# Series 3 Drive Upgrade



## cr33p (Jan 2, 2005)

Im getting ready to replace a dead 250 GB out of my Series 3 unit. I know that some folks a while back where having issues with some WD 750 drives in the S3 unit. I will be using a WD replacement, are there any specific drives I need to stay away from? I see a 640 gb SATA on newegg for a real nice price. 

Thanks


----------



## mr.unnatural (Feb 2, 2006)

I believe the WD drives you're referring to are the newer "green" drives. I've had 500GB WD drives in my S3's for over 18 months and never had any problems.


----------



## cr33p (Jan 2, 2005)

No im not reffering to the Green drives. Some folks where having issues with OEM vs Retail 750gb Sata drives in the S3 unit specifically. But I didnt know if that was an issue with the 640gb or not. I can scoop up a 640 for 89 free ship, thats a steal.


----------



## dwit (May 5, 2004)

See the Official eSATA thread, which is a sticky in the S3/HD forum. It covers everything about internal and external drive expansion in the first post.

The only drive consistently demonstrated to be problematic was/is a WD 1TB, which *is* a *GP* drive, and only when installed internally in the original Series 3. Model number is listed in the post referenced above.


----------



## cr33p (Jan 2, 2005)

Thanks


----------



## mr.unnatural (Feb 2, 2006)

cr33p said:


> No im not reffering to the Green drives. Some folks where having issues with OEM vs Retail 750gb Sata drives in the S3 unit specifically. But I didnt know if that was an issue with the 640gb or not. I can scoop up a 640 for 89 free ship, thats a steal.


OEM vs. retail has nothing to do with how a drive works in a Tivo. They're exactly the same drives with the only exception being the way they're packaged. The OEM drive is just a bare drive whereas the retail version comes in a box with cables, software, and instructions.
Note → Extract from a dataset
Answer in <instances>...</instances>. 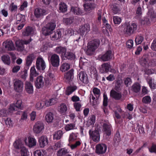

Other than that, they're the same drives.


----------



## cr33p (Jan 2, 2005)

Yes I would have to agree however like someone said above a bunch of folks where using some of the new WD GP drives in the S3 unit and they werent working properly. So something is different, including the part numbers on the drives themselves.


----------



## lessd (Jan 23, 2005)

cr33p said:


> Yes I would have to agree however like someone said above a bunch of folks where using some of the new WD GP drives in the S3 unit and they werent working properly. So something is different, including the part numbers on the drives themselves.


The WD 750Gb drives were working great until the date went to Dec 2007 or newer, then the drive would not work, I have no idea why but i stopped using any WD drive and have never had another drive upgrade problem. (I was able to return the WD drive for a full refund.)


----------



## ffujita (Dec 14, 2001)

I'm looking for instructions on how to install larger hard drives in my S3 TiVo I was surprised that it wasn't a sticky on this group. Can someone tell me what words to use when searching? Thanks!


----------



## lessd (Jan 23, 2005)

ffujita said:


> I'm looking for instructions on how to install larger hard drives in my S3 TiVo I was surprised that it wasn't a sticky on this group. Can someone tell me what words to use when searching? Thanks!


Look here http://www.mfslive.org/fullguide.htm


----------